Thursday, February 21, 2008

Information Past, Present, and Future; or, Don't Garden Your Library to Death

I just finished reading The future of the past by Alexander Stille (New York: Picador, 2002) which proved to not only be a fascinating look at the "past" and how human cultures define the concept, but also how massive technological and societal change shapes not only what we can communicate about the past but also how we can even conceive of it.

More to the point for this blog, Stille subtly explores the nature of libraries, archives, and other cultural storage and transmission traditions (oral tradition, anyone?) in post-modern, internet-era societies, the need of libraries to increasingly be entrepreneurial to stay afloat, the way in which the ability to record sound and images is eroding literacy world-wide, etc. The whole book is a wonderful and thought-provoking read, but several chapters are particularly relevant for contemporary librarians:


  • Chapter Seven: War of Words: Oral poetry, writing, and tape cassettes in Somalia
  • Chapter Nine: The return of the vanished library (all about the building of the Bibliotecha Alexandrina .. the reincarnation of the old Library of Alexandria)
  • Chapter Ten: the Vatican Library Mystery
  • Chapter Eleven: Are we losing our memory? or The Museum of obsolete technology
  • Conclusion: Writing and the creation of the past

I would definitely recommend this book to thoughtful people everywhere, especially anyone interested in the cultural construction of reality (a shout out to all my fellow anthropologists and philosophers out there), the power dynamics of access to information, the way in which our society destroys the underpinnings of cultures at the very moment that it tries to document those cultures.

OK, you might say, that's all very well and good. But how does it affect me as a librarian/archivist/information professional? Well, first, I would say, read the book, THEN we will talk.

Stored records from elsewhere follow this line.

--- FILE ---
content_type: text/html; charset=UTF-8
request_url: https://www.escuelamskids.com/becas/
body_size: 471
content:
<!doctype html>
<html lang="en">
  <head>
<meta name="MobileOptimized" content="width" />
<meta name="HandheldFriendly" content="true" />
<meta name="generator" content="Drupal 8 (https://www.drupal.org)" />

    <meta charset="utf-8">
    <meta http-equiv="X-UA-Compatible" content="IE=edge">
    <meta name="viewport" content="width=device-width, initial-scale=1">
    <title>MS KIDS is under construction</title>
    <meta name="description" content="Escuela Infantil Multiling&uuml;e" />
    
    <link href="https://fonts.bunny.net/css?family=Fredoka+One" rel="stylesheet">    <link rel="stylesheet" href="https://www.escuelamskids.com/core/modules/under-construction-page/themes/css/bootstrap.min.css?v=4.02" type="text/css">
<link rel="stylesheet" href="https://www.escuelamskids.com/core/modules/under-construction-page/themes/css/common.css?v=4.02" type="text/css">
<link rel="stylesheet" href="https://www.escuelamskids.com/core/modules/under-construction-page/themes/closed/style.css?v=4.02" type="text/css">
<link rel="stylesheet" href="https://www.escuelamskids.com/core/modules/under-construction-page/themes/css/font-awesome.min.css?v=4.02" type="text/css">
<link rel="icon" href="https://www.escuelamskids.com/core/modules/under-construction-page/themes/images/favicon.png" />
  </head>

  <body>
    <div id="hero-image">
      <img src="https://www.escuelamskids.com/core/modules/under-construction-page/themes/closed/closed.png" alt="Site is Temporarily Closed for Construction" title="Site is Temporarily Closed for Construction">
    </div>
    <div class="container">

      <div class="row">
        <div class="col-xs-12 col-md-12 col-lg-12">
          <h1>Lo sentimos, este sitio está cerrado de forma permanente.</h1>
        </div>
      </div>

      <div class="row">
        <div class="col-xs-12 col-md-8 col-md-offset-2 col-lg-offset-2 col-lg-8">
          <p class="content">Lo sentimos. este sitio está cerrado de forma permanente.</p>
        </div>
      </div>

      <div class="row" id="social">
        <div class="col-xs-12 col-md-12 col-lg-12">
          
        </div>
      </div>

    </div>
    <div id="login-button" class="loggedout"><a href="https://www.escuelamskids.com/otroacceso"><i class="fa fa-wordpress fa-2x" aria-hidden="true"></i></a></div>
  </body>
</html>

But, if you are not inclined to read the book, let me indulge in a bit of personal narrative by way of explanation: as a freshly-minted Masters of Arts in Anthropology, I found myself working as the Reference Specialist in the Special Collections Department at Stanford University. This was at the moment when Stanford was beginning a major campaign to build its rare and unique collections but was still perceived as having a slightly quaint, nice, "regional" special collections repository.

A young academic, herself a freshly-minted Ph.D. in History, came in to do research on the African American experience in the San Francisco Bay Area region. Lo and behold, I discovered that we had next to nothing in the department's holding to support her research. And then it struck me: what is preserved to document a topics shapes what can be asked about the topic and what can be answered about the topic. To put it in very real human terms, since we had nothing to document the African American experience, the African American voice was essentially silenced in that archive at that time. The collection had lots of material documenting the history of rich, dead, white guys but nothing - or next to nothing - documenting working class folk, Black folk, Hispanic folk, etc.

(Important disclaimer: Stanford's major campaign to build collections mentioned above was particularly focused on documenting many formerly neglected social, cultural, and political groups that make up the tapestry of U.S. society. Its holdings now include some of the richest sets of collections documenting the Hispanic experience in the United States and extensive collections documenting African American, Jewish, and Asian communities throughout the U.S. If the same researcher had come to the desk a mere five years later, her experience would have been completely different.)

I learned an important lesson that day: What we select, collect, and preserve fundamentally shapes what we can know about ourselves as a people, as a society, and as a civilization. As librarians and archivists, we know that we have to continuously evaluate our collections to keep them relevant and like a good gardener, weed out the damaged branches, the unhealthy shoots, etc. That being said, we need to make sure that we do not throw the baby out with the bath-water. We also need to be sure not to throw our cultural heritage out the door with the outdated copies of ready reference materials. If we cut too deeply in our holdings in order to make them more "relevant", we risk cutting ourselves off from our past. The moral of the story: don't prune your library to the point where you kill it.